What the exercise asks:
Put every line of the records below into a numbered list, skipping blank lines and leaving out the pictures.
--- START OF Data lines ---
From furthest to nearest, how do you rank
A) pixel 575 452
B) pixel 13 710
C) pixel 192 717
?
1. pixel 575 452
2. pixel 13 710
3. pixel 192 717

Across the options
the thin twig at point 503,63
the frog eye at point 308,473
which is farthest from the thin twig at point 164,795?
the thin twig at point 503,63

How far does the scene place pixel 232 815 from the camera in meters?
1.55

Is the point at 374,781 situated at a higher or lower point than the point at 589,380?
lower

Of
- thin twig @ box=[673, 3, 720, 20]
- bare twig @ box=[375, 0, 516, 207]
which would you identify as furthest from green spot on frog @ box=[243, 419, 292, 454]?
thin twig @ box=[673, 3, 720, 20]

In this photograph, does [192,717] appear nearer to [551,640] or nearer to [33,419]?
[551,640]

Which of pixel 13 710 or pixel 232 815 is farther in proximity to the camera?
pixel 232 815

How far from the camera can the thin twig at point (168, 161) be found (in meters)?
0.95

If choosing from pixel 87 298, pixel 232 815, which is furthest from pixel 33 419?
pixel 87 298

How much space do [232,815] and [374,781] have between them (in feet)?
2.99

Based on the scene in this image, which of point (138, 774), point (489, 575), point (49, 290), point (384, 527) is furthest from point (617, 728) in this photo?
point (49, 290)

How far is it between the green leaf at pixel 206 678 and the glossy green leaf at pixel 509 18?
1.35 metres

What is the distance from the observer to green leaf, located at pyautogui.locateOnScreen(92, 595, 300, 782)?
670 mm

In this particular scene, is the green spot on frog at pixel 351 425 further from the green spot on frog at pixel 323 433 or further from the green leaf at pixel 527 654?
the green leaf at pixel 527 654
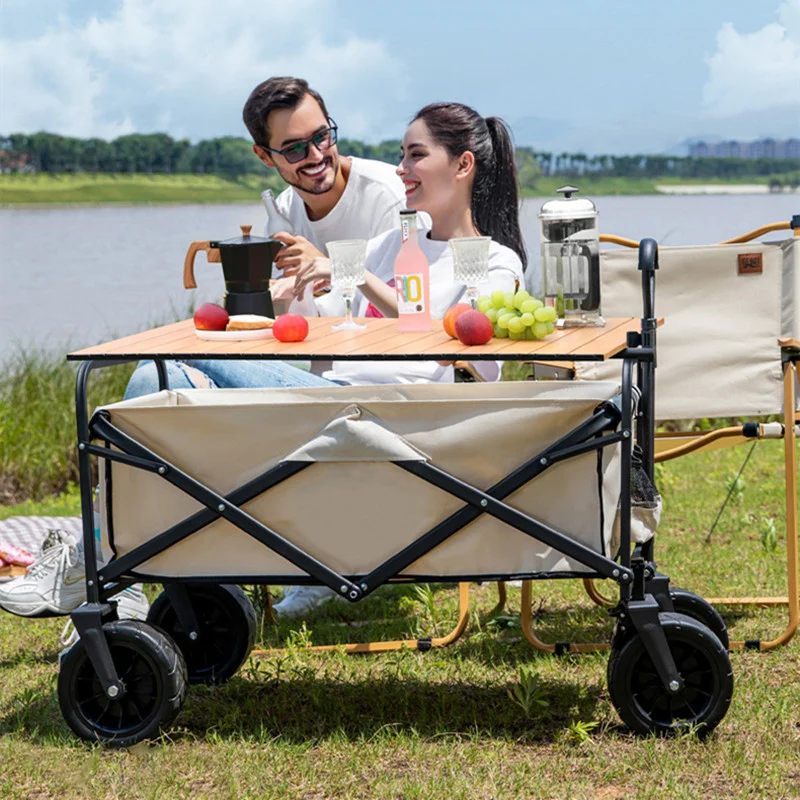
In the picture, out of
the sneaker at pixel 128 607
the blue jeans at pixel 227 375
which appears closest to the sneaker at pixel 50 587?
the sneaker at pixel 128 607

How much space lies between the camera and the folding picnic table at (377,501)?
2.49 m

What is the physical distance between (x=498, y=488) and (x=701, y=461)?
395 centimetres

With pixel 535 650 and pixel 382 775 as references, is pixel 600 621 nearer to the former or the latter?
pixel 535 650

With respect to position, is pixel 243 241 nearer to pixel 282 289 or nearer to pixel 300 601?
pixel 282 289

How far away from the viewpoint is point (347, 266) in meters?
2.89

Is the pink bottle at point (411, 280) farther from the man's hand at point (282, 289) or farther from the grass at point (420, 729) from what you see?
the grass at point (420, 729)

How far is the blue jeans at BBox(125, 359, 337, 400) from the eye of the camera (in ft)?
10.5

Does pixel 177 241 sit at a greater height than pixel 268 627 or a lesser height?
greater

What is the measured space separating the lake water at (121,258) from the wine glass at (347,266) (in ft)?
1.29

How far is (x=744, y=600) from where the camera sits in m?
3.59

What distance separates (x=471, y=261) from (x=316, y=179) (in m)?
1.17

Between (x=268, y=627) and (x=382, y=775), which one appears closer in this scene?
(x=382, y=775)

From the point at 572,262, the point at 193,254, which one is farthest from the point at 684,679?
the point at 193,254

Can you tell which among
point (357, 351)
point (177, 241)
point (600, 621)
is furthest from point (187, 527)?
point (177, 241)
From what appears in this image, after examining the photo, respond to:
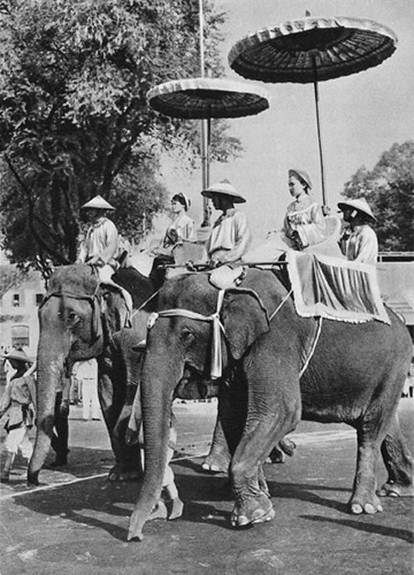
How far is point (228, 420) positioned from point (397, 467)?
1748 millimetres

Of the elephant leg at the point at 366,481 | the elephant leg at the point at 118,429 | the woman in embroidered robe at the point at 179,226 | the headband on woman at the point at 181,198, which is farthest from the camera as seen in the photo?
the headband on woman at the point at 181,198

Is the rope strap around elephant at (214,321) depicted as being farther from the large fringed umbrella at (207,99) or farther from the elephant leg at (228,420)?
the large fringed umbrella at (207,99)

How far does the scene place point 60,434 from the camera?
11.2 meters

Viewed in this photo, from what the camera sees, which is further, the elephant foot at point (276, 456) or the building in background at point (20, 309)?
the building in background at point (20, 309)

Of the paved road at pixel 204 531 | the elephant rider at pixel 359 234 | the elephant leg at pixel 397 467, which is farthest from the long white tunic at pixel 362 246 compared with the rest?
the paved road at pixel 204 531

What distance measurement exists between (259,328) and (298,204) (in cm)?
232

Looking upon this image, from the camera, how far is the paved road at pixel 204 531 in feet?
20.7

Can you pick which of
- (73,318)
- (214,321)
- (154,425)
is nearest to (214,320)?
(214,321)

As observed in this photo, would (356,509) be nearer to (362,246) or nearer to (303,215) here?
(362,246)

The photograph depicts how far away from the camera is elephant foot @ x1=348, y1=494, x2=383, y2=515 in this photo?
7.72 metres

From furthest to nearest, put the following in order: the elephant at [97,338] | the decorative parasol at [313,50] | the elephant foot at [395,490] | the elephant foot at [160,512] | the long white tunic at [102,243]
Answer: the long white tunic at [102,243] → the decorative parasol at [313,50] → the elephant at [97,338] → the elephant foot at [395,490] → the elephant foot at [160,512]

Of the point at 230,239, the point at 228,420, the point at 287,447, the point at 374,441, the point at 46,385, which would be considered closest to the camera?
the point at 374,441

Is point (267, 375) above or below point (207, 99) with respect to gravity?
below

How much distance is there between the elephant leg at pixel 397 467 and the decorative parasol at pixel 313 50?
151 inches
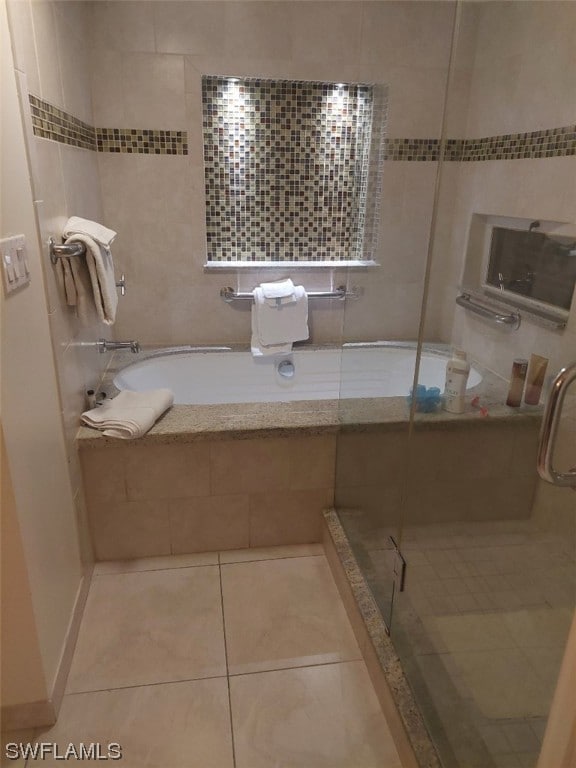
--- END OF Data lines ---
Complete output:
1. From furthest to nearest, how do you rank
2. A) pixel 575 452
3. B) pixel 13 710
4. C) pixel 192 717
5. ?
6. 1. pixel 575 452
7. 2. pixel 13 710
8. 3. pixel 192 717
9. Across the options
10. the thin twig at point 503,63
11. the frog eye at point 308,473
12. which is farthest from the thin twig at point 164,795?
13. the thin twig at point 503,63
14. How far does the scene place pixel 232 815 from the camera in meters?
15. 1.55
16. Is the point at 374,781 situated at a higher or lower point than the point at 589,380?
17. lower
18. Of
19. - thin twig @ box=[673, 3, 720, 20]
20. - bare twig @ box=[375, 0, 516, 207]
21. which would you identify as furthest from green spot on frog @ box=[243, 419, 292, 454]?
22. thin twig @ box=[673, 3, 720, 20]
23. In this photograph, does [192,717] appear nearer to [551,640] or nearer to [33,419]?
24. [551,640]
25. Which of pixel 13 710 or pixel 232 815 is farther in proximity to the camera?
26. pixel 232 815
27. How far from the camera can the thin twig at point (168, 161) be found (in meters)?
28. 0.95
29. If choosing from pixel 87 298, pixel 232 815, which is furthest from pixel 33 419?
30. pixel 87 298
31. How much space do [232,815] and [374,781] have between them (in feet)?
32. 2.99
33. Based on the scene in this image, which of point (138, 774), point (489, 575), point (49, 290), point (384, 527) is furthest from point (617, 728) in this photo?
34. point (49, 290)
35. How far is it between the green leaf at pixel 206 678 and the glossy green leaf at pixel 509 18?
36. 1.35 metres
37. What is the distance from the observer to green leaf, located at pyautogui.locateOnScreen(92, 595, 300, 782)?
38. 670 mm
39. In this particular scene, is the green spot on frog at pixel 351 425 further from the green spot on frog at pixel 323 433 or further from the green leaf at pixel 527 654?
40. the green leaf at pixel 527 654
41. In the picture, out of
42. the sneaker at pixel 128 607
43. the blue jeans at pixel 227 375
44. which appears closest to the sneaker at pixel 50 587?
45. the sneaker at pixel 128 607
46. How much space lies between the camera and the folding picnic table at (377,501)?
47. 2.49 m
48. What is the physical distance between (x=498, y=488) and (x=701, y=461)?
49. 395 centimetres
50. With pixel 535 650 and pixel 382 775 as references, is pixel 600 621 nearer to the former or the latter?
51. pixel 535 650
52. With respect to position, is pixel 243 241 nearer to pixel 282 289 or nearer to pixel 300 601?
53. pixel 282 289
54. How far away from the viewpoint is point (347, 266) in meters?
55. 2.89
56. Is the pink bottle at point (411, 280) farther from the man's hand at point (282, 289) or farther from the grass at point (420, 729) from what you see?
57. the grass at point (420, 729)
58. How far is the blue jeans at BBox(125, 359, 337, 400) from the eye of the camera (in ft)?
59. 10.5
60. Does pixel 177 241 sit at a greater height than pixel 268 627 or a lesser height?
61. greater
62. What is the measured space separating the lake water at (121,258) from the wine glass at (347,266) (in ft)?
63. 1.29
64. How far is (x=744, y=600) from where the camera sits in m?
65. 3.59
66. What distance separates (x=471, y=261) from (x=316, y=179) (in m)?
67. 1.17
68. Between (x=268, y=627) and (x=382, y=775), which one appears closer in this scene?
69. (x=382, y=775)
70. From the point at 572,262, the point at 193,254, which one is farthest from the point at 684,679?
71. the point at 193,254
72. Can you tell which among
73. point (357, 351)
74. point (177, 241)
75. point (600, 621)
76. is furthest from point (187, 527)?
77. point (177, 241)
78. From what appears in this image, after examining the photo, respond to:
79. How far is point (228, 420) positioned from point (397, 467)?
80. 1748 millimetres
81. Of the elephant leg at the point at 366,481 | the elephant leg at the point at 118,429 | the woman in embroidered robe at the point at 179,226 | the headband on woman at the point at 181,198, which is farthest from the camera as seen in the photo?
82. the headband on woman at the point at 181,198
83. Is the rope strap around elephant at (214,321) depicted as being farther from the large fringed umbrella at (207,99) or farther from the elephant leg at (228,420)?
84. the large fringed umbrella at (207,99)
85. How far does the scene place point 60,434 from the camera?
86. 11.2 meters
87. Viewed in this photo, from what the camera sees, which is further, the elephant foot at point (276, 456) or the building in background at point (20, 309)?
88. the building in background at point (20, 309)
89. Of the paved road at pixel 204 531 | the elephant rider at pixel 359 234 | the elephant leg at pixel 397 467, which is farthest from the long white tunic at pixel 362 246 compared with the rest?
90. the paved road at pixel 204 531
91. What distance measurement exists between (259,328) and (298,204) (in cm)?
92. 232
93. Looking upon this image, from the camera, how far is the paved road at pixel 204 531 in feet?
94. 20.7
95. Can you pick which of
96. - (73,318)
97. - (214,321)
98. - (154,425)
99. is nearest to (214,320)?
100. (214,321)
101. As observed in this photo, would (356,509) be nearer to (362,246) or nearer to (303,215) here?
102. (362,246)
103. The photograph depicts how far away from the camera is elephant foot @ x1=348, y1=494, x2=383, y2=515 in this photo?
104. 7.72 metres
105. From furthest to nearest, put the following in order: the elephant at [97,338] | the decorative parasol at [313,50] | the elephant foot at [395,490] | the elephant foot at [160,512] | the long white tunic at [102,243]
106. Answer: the long white tunic at [102,243] → the decorative parasol at [313,50] → the elephant at [97,338] → the elephant foot at [395,490] → the elephant foot at [160,512]
107. Of the point at 230,239, the point at 228,420, the point at 287,447, the point at 374,441, the point at 46,385, which would be considered closest to the camera?
108. the point at 374,441
109. Is point (267, 375) above or below point (207, 99) with respect to gravity?
110. below
111. How much distance is there between the elephant leg at pixel 397 467 and the decorative parasol at pixel 313 50?
112. 151 inches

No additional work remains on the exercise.